With each new project, Richard Gere is becoming a more fantastic actor, and his performance here illustrates that point tremendously. Gere has undergone a remarkable career reinvention in that he has found a knack for playing charismatic, fast-talking hustlers. He did so in The Hoax, playing literary fraud Clifford Irving, and he does an equally remarkable job here.
Terrence Howard continues his string of superior work as well. Howard and Gere play so great off one another, and they’re chemistry is so perfect that The Hunting Party could also be considered a buddy movie. And Jesse Eisenberg, fresh off his breakout role in The Squid and the Whale, is terrific and provides dead on comic relief as the rookie journalist who’s both clueless and incredibly smart, as demonstrated in one scene.
The Hunting Party is a treat of many sorts. The insane atmosphere established by writer/director Shepard is one to be savored, especially if you enjoy adventurous films that work in so many tones. Horrific, gritty, hilarious and tremendously entertaining all at once, this film is indeed one of a kind.

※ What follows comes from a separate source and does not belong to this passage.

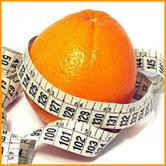 integratori dimagranti e diuretici per favorire la perdita di peso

A most outstanding and solid presentation is what you’ll find on this Weinstein Company release. The movie is also quite a stylish one, with many image balances between gritty imagery and a brightly colored palette. A lively, largely detailed presentation from beginning to end, with not a single image flaw in sight.
An equally solid 5.1 mix is provided as well. Though mainly a dialogue driven film, there is plenty of war action surrounding the movie, and those scenes as well as dynamic music playback provide great strength in the presentation. Terrific dialogue delivery, as well.
This disc boasts the perfect amount of extras, most of which deals with the actual story that the film is based on. Included is a terrific commentary track with writer/director Richard Shepard, which is loaded with insight and absolutely no gaps. Also featured are Deleted Scenes with Optional Commentary, two featurettes, “Making The Hunting Party” and “The Real Hunting Party”, which features Shepard interviewing the real reporters. Lastly, there’s a Theatrical Trailer, as well as the original Esquire article, “What I Did On My Summer Vacation”, that inspired the movie.
The Hunting Party is a brilliant exercise in the mixing of fact and fiction, in which case you aren’t sure which parts of the story are which. Fantastic performances and Richard Shepard’s original mix of comedy and pure chaos make this a must see for those seeking something very different.